In some cases (those where at least 70% of the disc height remains), extension can help push the nucleus material back toward the center. This is why McKenzie exercises are helpful to many patients. However, McGill notes that the relatively extreme extension used in McKenzie exercises stresses the facet joints and ligaments, and can lead to other spine problems over time.
There is also no point in doing several repetitions in quick succession. It won’t be any more therapeutic, but it will speed up the disc’s deterioration.
Instead of McKenzies, McGill recommends a posture in which patients lie face-down on the floor and place a hand under their chin. Then, they can place one, or both fists,* under their chin, and hold the position for three minutes.
I have a comparatively rare condition known as a neural underhook, so instead of a fist under my chin, I lie down with a pillow under my hips.
*The goal isn’t to create maximum extension in the spine, the goal is to find the position that’s most comfortable. Putting your chin on two stacked fists isn’t necessarily better that using one fist, or a flat hand.
Flexion Intolerance and Imaging
I remember having a certain discussion with several of my doctors. The doctor would point out that there was nothing worrisome about my MRI, and I’d remark that of course the MRI was fine, because the test was taken while I was lying down, which is a perfectly comfortable position for me. Each time, the doctor would wave away my concerns. Their opinion, it seemed, was that a little thing like posture was unlikely to make a difference.

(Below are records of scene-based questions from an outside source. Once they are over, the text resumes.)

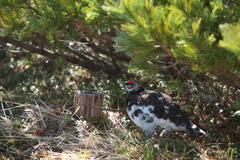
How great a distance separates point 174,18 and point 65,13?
116 cm

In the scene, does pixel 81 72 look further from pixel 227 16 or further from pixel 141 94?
pixel 227 16

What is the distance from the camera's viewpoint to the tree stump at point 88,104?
12.6 ft

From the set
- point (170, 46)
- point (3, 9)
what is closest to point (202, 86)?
point (170, 46)

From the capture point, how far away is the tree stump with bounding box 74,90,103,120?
3.83 meters

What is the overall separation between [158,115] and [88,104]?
3.52 feet

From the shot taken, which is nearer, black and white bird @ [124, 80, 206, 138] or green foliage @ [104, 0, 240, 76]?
green foliage @ [104, 0, 240, 76]

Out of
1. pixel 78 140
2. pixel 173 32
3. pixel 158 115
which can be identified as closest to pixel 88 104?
pixel 78 140

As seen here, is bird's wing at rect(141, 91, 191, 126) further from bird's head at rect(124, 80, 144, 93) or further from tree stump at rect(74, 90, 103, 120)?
tree stump at rect(74, 90, 103, 120)

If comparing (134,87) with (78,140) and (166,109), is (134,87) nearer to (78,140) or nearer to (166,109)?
(166,109)

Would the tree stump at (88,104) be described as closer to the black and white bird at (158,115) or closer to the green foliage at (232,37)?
the black and white bird at (158,115)

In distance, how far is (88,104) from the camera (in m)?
3.85

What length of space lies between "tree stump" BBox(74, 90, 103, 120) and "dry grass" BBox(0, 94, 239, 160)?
0.11 metres

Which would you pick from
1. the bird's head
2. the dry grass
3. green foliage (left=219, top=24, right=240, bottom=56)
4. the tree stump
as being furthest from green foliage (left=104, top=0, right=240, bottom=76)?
the tree stump

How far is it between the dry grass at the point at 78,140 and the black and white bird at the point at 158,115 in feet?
0.55
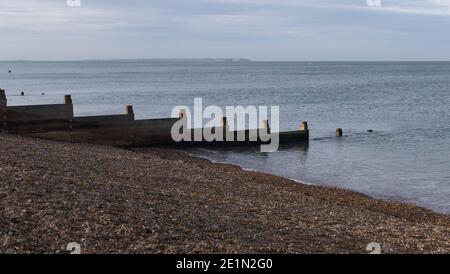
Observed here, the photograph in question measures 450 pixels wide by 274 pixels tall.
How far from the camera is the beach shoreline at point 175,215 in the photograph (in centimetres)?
881

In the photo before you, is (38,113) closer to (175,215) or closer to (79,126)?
(79,126)

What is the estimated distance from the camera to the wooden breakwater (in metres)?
25.6

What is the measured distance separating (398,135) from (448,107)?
2478 cm

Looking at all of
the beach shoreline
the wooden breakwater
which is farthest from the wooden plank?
the beach shoreline

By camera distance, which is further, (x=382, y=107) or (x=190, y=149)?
(x=382, y=107)

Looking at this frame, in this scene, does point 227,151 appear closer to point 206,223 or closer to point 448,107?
point 206,223

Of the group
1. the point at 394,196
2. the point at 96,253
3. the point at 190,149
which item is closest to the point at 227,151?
the point at 190,149

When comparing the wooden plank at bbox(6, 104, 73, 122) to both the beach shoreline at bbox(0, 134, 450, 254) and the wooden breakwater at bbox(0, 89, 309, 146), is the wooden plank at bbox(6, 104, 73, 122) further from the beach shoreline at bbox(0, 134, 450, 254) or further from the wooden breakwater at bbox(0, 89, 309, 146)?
the beach shoreline at bbox(0, 134, 450, 254)

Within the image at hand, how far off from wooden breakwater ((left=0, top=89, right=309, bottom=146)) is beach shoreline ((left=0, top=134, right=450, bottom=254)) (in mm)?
7906

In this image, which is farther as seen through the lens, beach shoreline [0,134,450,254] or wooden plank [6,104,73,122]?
wooden plank [6,104,73,122]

After reading Low Back Disorders, I feel vindicated.
McGill writes, “I see case after case in which the radiology was simply bogus. For example, a patient with a dynamic disc bulge that grows with flexion postures should sit flexed for a few minutes prior to the image acquisition. Failure to do this results in a bona fide patient being told he has no problem.”
Smug as I feel, I should also point out that McGill does not think imaging scans are necessary, except for out-of-the-ordinary situations, such as when the doctor suspects a tumor. In his opinion, a proper clinical examination is usually more helpful in actually treating the patient.
That may be true, but I posit that skilled clinicians are in a much shorter supply than MRI scans.
The information in Low Back Disorders was revelatory for me. It taught me how to handle my own spine, and gave me a glimmer of hope. (My disc extrusion will probably not continue to get worse until I die. Unless I die really soon. In which case, I will stop worrying about my disc extrusion.)
But there is another psychological benefit. I finally have a creation story to explain why I feel the way I feel. There used to be a blank space in my mind that followed the question, “Why?”. Now, that space has a sketch instead.